Начните с отсасывания среды из планшетов, содержащих прилипшее сырье 264,7. Добавьте 10 миллилитров PBS на 15-сантиметровую тарелку. С помощью скребка для клеток отделите клетки и вытяните их в одну 50-миллилитровую трубку.
Пипеткой вгоняйте клеточную суспензию вверх и вниз до гомогенизации. Далее переложите 5% объема клеточной суспензии в новую пробирку объемом 1,5 миллилитров. Центрифугируйте при 300G в течение пяти минут при комнатной температуре.

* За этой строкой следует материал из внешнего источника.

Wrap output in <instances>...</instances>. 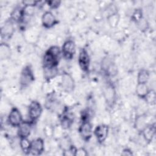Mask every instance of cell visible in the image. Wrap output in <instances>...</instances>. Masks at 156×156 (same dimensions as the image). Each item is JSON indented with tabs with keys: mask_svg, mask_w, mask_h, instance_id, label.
I'll list each match as a JSON object with an SVG mask.
<instances>
[{
	"mask_svg": "<svg viewBox=\"0 0 156 156\" xmlns=\"http://www.w3.org/2000/svg\"><path fill=\"white\" fill-rule=\"evenodd\" d=\"M61 54V49H60L58 46H51L47 51H46L43 57V69L57 68Z\"/></svg>",
	"mask_w": 156,
	"mask_h": 156,
	"instance_id": "6da1fadb",
	"label": "cell"
},
{
	"mask_svg": "<svg viewBox=\"0 0 156 156\" xmlns=\"http://www.w3.org/2000/svg\"><path fill=\"white\" fill-rule=\"evenodd\" d=\"M35 76L30 65L25 66L21 70L20 75L19 83L20 87L22 88H25L29 87L34 81Z\"/></svg>",
	"mask_w": 156,
	"mask_h": 156,
	"instance_id": "7a4b0ae2",
	"label": "cell"
},
{
	"mask_svg": "<svg viewBox=\"0 0 156 156\" xmlns=\"http://www.w3.org/2000/svg\"><path fill=\"white\" fill-rule=\"evenodd\" d=\"M103 96L107 105L112 108L113 107L116 101L117 94L115 86L111 83H108L103 90Z\"/></svg>",
	"mask_w": 156,
	"mask_h": 156,
	"instance_id": "3957f363",
	"label": "cell"
},
{
	"mask_svg": "<svg viewBox=\"0 0 156 156\" xmlns=\"http://www.w3.org/2000/svg\"><path fill=\"white\" fill-rule=\"evenodd\" d=\"M76 44L71 39L65 40L62 46L61 52L63 58L66 60H71L76 53Z\"/></svg>",
	"mask_w": 156,
	"mask_h": 156,
	"instance_id": "277c9868",
	"label": "cell"
},
{
	"mask_svg": "<svg viewBox=\"0 0 156 156\" xmlns=\"http://www.w3.org/2000/svg\"><path fill=\"white\" fill-rule=\"evenodd\" d=\"M43 112V108L40 102L37 101H32L28 107V116L29 121L32 122L37 121L41 116Z\"/></svg>",
	"mask_w": 156,
	"mask_h": 156,
	"instance_id": "5b68a950",
	"label": "cell"
},
{
	"mask_svg": "<svg viewBox=\"0 0 156 156\" xmlns=\"http://www.w3.org/2000/svg\"><path fill=\"white\" fill-rule=\"evenodd\" d=\"M7 121L11 126L18 127L24 120L20 110L18 108L13 107L10 109V112L9 113Z\"/></svg>",
	"mask_w": 156,
	"mask_h": 156,
	"instance_id": "8992f818",
	"label": "cell"
},
{
	"mask_svg": "<svg viewBox=\"0 0 156 156\" xmlns=\"http://www.w3.org/2000/svg\"><path fill=\"white\" fill-rule=\"evenodd\" d=\"M79 134L83 140L88 141L93 133L92 124L90 120H83L79 128Z\"/></svg>",
	"mask_w": 156,
	"mask_h": 156,
	"instance_id": "52a82bcc",
	"label": "cell"
},
{
	"mask_svg": "<svg viewBox=\"0 0 156 156\" xmlns=\"http://www.w3.org/2000/svg\"><path fill=\"white\" fill-rule=\"evenodd\" d=\"M78 63L80 69L84 73H88L90 66V57L85 48H81L78 55Z\"/></svg>",
	"mask_w": 156,
	"mask_h": 156,
	"instance_id": "ba28073f",
	"label": "cell"
},
{
	"mask_svg": "<svg viewBox=\"0 0 156 156\" xmlns=\"http://www.w3.org/2000/svg\"><path fill=\"white\" fill-rule=\"evenodd\" d=\"M60 84L62 88L66 93H72L75 88V82L71 74L63 73L61 76Z\"/></svg>",
	"mask_w": 156,
	"mask_h": 156,
	"instance_id": "9c48e42d",
	"label": "cell"
},
{
	"mask_svg": "<svg viewBox=\"0 0 156 156\" xmlns=\"http://www.w3.org/2000/svg\"><path fill=\"white\" fill-rule=\"evenodd\" d=\"M108 133L109 127L105 124H101L97 126L93 131V133L98 142L100 144L103 143L105 141L108 135Z\"/></svg>",
	"mask_w": 156,
	"mask_h": 156,
	"instance_id": "30bf717a",
	"label": "cell"
},
{
	"mask_svg": "<svg viewBox=\"0 0 156 156\" xmlns=\"http://www.w3.org/2000/svg\"><path fill=\"white\" fill-rule=\"evenodd\" d=\"M15 31L14 21L10 18L6 20L1 29V38L4 39H10Z\"/></svg>",
	"mask_w": 156,
	"mask_h": 156,
	"instance_id": "8fae6325",
	"label": "cell"
},
{
	"mask_svg": "<svg viewBox=\"0 0 156 156\" xmlns=\"http://www.w3.org/2000/svg\"><path fill=\"white\" fill-rule=\"evenodd\" d=\"M42 26L46 29H51L57 23L55 15L51 11H46L41 16Z\"/></svg>",
	"mask_w": 156,
	"mask_h": 156,
	"instance_id": "7c38bea8",
	"label": "cell"
},
{
	"mask_svg": "<svg viewBox=\"0 0 156 156\" xmlns=\"http://www.w3.org/2000/svg\"><path fill=\"white\" fill-rule=\"evenodd\" d=\"M32 123L30 121H23L17 127V135L20 138L29 137L31 133Z\"/></svg>",
	"mask_w": 156,
	"mask_h": 156,
	"instance_id": "4fadbf2b",
	"label": "cell"
},
{
	"mask_svg": "<svg viewBox=\"0 0 156 156\" xmlns=\"http://www.w3.org/2000/svg\"><path fill=\"white\" fill-rule=\"evenodd\" d=\"M44 151V142L41 138H37L31 141L30 154L34 155H41Z\"/></svg>",
	"mask_w": 156,
	"mask_h": 156,
	"instance_id": "5bb4252c",
	"label": "cell"
},
{
	"mask_svg": "<svg viewBox=\"0 0 156 156\" xmlns=\"http://www.w3.org/2000/svg\"><path fill=\"white\" fill-rule=\"evenodd\" d=\"M141 133L144 140L147 143H151L155 135V124H147Z\"/></svg>",
	"mask_w": 156,
	"mask_h": 156,
	"instance_id": "9a60e30c",
	"label": "cell"
},
{
	"mask_svg": "<svg viewBox=\"0 0 156 156\" xmlns=\"http://www.w3.org/2000/svg\"><path fill=\"white\" fill-rule=\"evenodd\" d=\"M147 115L145 113L137 115L134 120V127L135 129L141 132L143 129L146 126L147 124Z\"/></svg>",
	"mask_w": 156,
	"mask_h": 156,
	"instance_id": "2e32d148",
	"label": "cell"
},
{
	"mask_svg": "<svg viewBox=\"0 0 156 156\" xmlns=\"http://www.w3.org/2000/svg\"><path fill=\"white\" fill-rule=\"evenodd\" d=\"M12 51L10 46L5 42L1 43L0 44V58L1 60H5L10 58Z\"/></svg>",
	"mask_w": 156,
	"mask_h": 156,
	"instance_id": "e0dca14e",
	"label": "cell"
},
{
	"mask_svg": "<svg viewBox=\"0 0 156 156\" xmlns=\"http://www.w3.org/2000/svg\"><path fill=\"white\" fill-rule=\"evenodd\" d=\"M149 90L150 89L147 83H137L135 88V93L138 98L144 99Z\"/></svg>",
	"mask_w": 156,
	"mask_h": 156,
	"instance_id": "ac0fdd59",
	"label": "cell"
},
{
	"mask_svg": "<svg viewBox=\"0 0 156 156\" xmlns=\"http://www.w3.org/2000/svg\"><path fill=\"white\" fill-rule=\"evenodd\" d=\"M58 146L63 151V152L69 150L73 146L71 143V139L68 136L63 135L58 139Z\"/></svg>",
	"mask_w": 156,
	"mask_h": 156,
	"instance_id": "d6986e66",
	"label": "cell"
},
{
	"mask_svg": "<svg viewBox=\"0 0 156 156\" xmlns=\"http://www.w3.org/2000/svg\"><path fill=\"white\" fill-rule=\"evenodd\" d=\"M150 78V73L146 69L142 68L137 74V83H147Z\"/></svg>",
	"mask_w": 156,
	"mask_h": 156,
	"instance_id": "ffe728a7",
	"label": "cell"
},
{
	"mask_svg": "<svg viewBox=\"0 0 156 156\" xmlns=\"http://www.w3.org/2000/svg\"><path fill=\"white\" fill-rule=\"evenodd\" d=\"M107 21L111 28H116L120 21V15L118 12L107 16Z\"/></svg>",
	"mask_w": 156,
	"mask_h": 156,
	"instance_id": "44dd1931",
	"label": "cell"
},
{
	"mask_svg": "<svg viewBox=\"0 0 156 156\" xmlns=\"http://www.w3.org/2000/svg\"><path fill=\"white\" fill-rule=\"evenodd\" d=\"M19 144H20V147L21 151L25 154H30L31 141L28 139V138H20Z\"/></svg>",
	"mask_w": 156,
	"mask_h": 156,
	"instance_id": "7402d4cb",
	"label": "cell"
},
{
	"mask_svg": "<svg viewBox=\"0 0 156 156\" xmlns=\"http://www.w3.org/2000/svg\"><path fill=\"white\" fill-rule=\"evenodd\" d=\"M73 122V119L68 115H63L60 119V126L63 130L68 129L71 127Z\"/></svg>",
	"mask_w": 156,
	"mask_h": 156,
	"instance_id": "603a6c76",
	"label": "cell"
},
{
	"mask_svg": "<svg viewBox=\"0 0 156 156\" xmlns=\"http://www.w3.org/2000/svg\"><path fill=\"white\" fill-rule=\"evenodd\" d=\"M144 100L149 104L154 105L156 101V93L154 90L150 89L149 91L144 98Z\"/></svg>",
	"mask_w": 156,
	"mask_h": 156,
	"instance_id": "cb8c5ba5",
	"label": "cell"
},
{
	"mask_svg": "<svg viewBox=\"0 0 156 156\" xmlns=\"http://www.w3.org/2000/svg\"><path fill=\"white\" fill-rule=\"evenodd\" d=\"M143 10L140 8H137L135 9V10L133 12L132 16H131V20L136 24L140 21L143 18Z\"/></svg>",
	"mask_w": 156,
	"mask_h": 156,
	"instance_id": "d4e9b609",
	"label": "cell"
},
{
	"mask_svg": "<svg viewBox=\"0 0 156 156\" xmlns=\"http://www.w3.org/2000/svg\"><path fill=\"white\" fill-rule=\"evenodd\" d=\"M44 76L45 79L50 80L55 77L57 74V68H51V69H43Z\"/></svg>",
	"mask_w": 156,
	"mask_h": 156,
	"instance_id": "484cf974",
	"label": "cell"
},
{
	"mask_svg": "<svg viewBox=\"0 0 156 156\" xmlns=\"http://www.w3.org/2000/svg\"><path fill=\"white\" fill-rule=\"evenodd\" d=\"M136 25H137L138 29L142 32H144L147 31L149 27V23L144 17H143L140 21H139L136 23Z\"/></svg>",
	"mask_w": 156,
	"mask_h": 156,
	"instance_id": "4316f807",
	"label": "cell"
},
{
	"mask_svg": "<svg viewBox=\"0 0 156 156\" xmlns=\"http://www.w3.org/2000/svg\"><path fill=\"white\" fill-rule=\"evenodd\" d=\"M44 133L46 137L50 138L54 136V127L50 125H46L43 129Z\"/></svg>",
	"mask_w": 156,
	"mask_h": 156,
	"instance_id": "83f0119b",
	"label": "cell"
},
{
	"mask_svg": "<svg viewBox=\"0 0 156 156\" xmlns=\"http://www.w3.org/2000/svg\"><path fill=\"white\" fill-rule=\"evenodd\" d=\"M46 3L51 9H57L60 7V5L61 4V1H58V0H52V1H46Z\"/></svg>",
	"mask_w": 156,
	"mask_h": 156,
	"instance_id": "f1b7e54d",
	"label": "cell"
},
{
	"mask_svg": "<svg viewBox=\"0 0 156 156\" xmlns=\"http://www.w3.org/2000/svg\"><path fill=\"white\" fill-rule=\"evenodd\" d=\"M87 151L84 147L76 148L74 151V156H87L88 155Z\"/></svg>",
	"mask_w": 156,
	"mask_h": 156,
	"instance_id": "f546056e",
	"label": "cell"
},
{
	"mask_svg": "<svg viewBox=\"0 0 156 156\" xmlns=\"http://www.w3.org/2000/svg\"><path fill=\"white\" fill-rule=\"evenodd\" d=\"M39 1H33V0H27V1H23L22 2L24 6H31V7H36L38 5Z\"/></svg>",
	"mask_w": 156,
	"mask_h": 156,
	"instance_id": "4dcf8cb0",
	"label": "cell"
},
{
	"mask_svg": "<svg viewBox=\"0 0 156 156\" xmlns=\"http://www.w3.org/2000/svg\"><path fill=\"white\" fill-rule=\"evenodd\" d=\"M121 155H133V152L132 151L131 149H130L129 148H124L122 152H121Z\"/></svg>",
	"mask_w": 156,
	"mask_h": 156,
	"instance_id": "1f68e13d",
	"label": "cell"
}]
</instances>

Выбросьте надосадочную жидкость и положите гранулу общей клеточной фракции на лед. После центрифугирования оставшейся суспензии, как описано ранее, аспирируйте надосадочную жидкость и повторно суспендируйте клеточную гранулу в пяти миллилитрах ледяного митохондриального буфера. Центрифугируйте суспензию при 300G в течение пяти минут при четырех градусах Цельсия.
Повторно суспендируйте гранулу в 0,5 миллилитрах холодного митохондриального буфера. И переложите суспензию в трубку объемом 1,5 миллилитра. Далее гомогенизируйте суспензию, обойдя ее 30 раз через иглу 25 калибра, установленную на одномиллилитровый шприц.
Затем добавьте в пробирку один миллилитр холодного митохондриального буфера и перемешайте методом инверсии. После центрифугирования клеток переложите один миллилитр надосадочной жидкости в свежую пробирку со льдом. Повторно суспендируйте гранулу в буфере и гомогенизируйте гранулу, пропустив ее через иглу 25 калибра, установленную на шприце объемом в один миллилитр.
Соберите гомогенизированные клеточные гранулы и надосадочную жидкость, полученные на предыдущих этапах, в одну пробирку объемом 1,5 миллилитра. Центрифугируйте его при температуре 2000G в течение пяти минут при четырех градусах Цельсия. Соберите надосадочную жидкость и разделите ее на четыре пробирки по 1,5 миллилитров.
Доведите объем в каждой пробирке до 1,5 миллилитров с помощью митохондриального буфера. Переверните пробирки, чтобы перемешать их содержимое, а затем центрифугируйте пробирки. Аккуратно удалите надосадочную жидкость и верхнюю белую клеточную гранулу.
Держите одну из четырех пробирок, содержащих коричневую митохондриальную гранулу, на льду в качестве сырой митохондриальной фракции. Вытяните оставшиеся гранулы в новую пробирку и сделайте итоговый объем одним миллилитром с митохондриальным буфером. С использованием этого протокола были получены общие клетки и сырые митохондриальные фракции из необработанной клеточной линии 264,7 макрофагов и МПКД.
Иммунологический анализ крови показал, что митохондриальная цитратсинтаза обогащена сырой фракцией. Белки цитозоля, плазматической мембраны, ядра, лизосомы и эндоплазматического ретикулума исчезли. Протеомный анализ показал обогащение сырой фракции более чем в десять раз.
Остальные шесть клеточных компартментов были истощены во время очистки.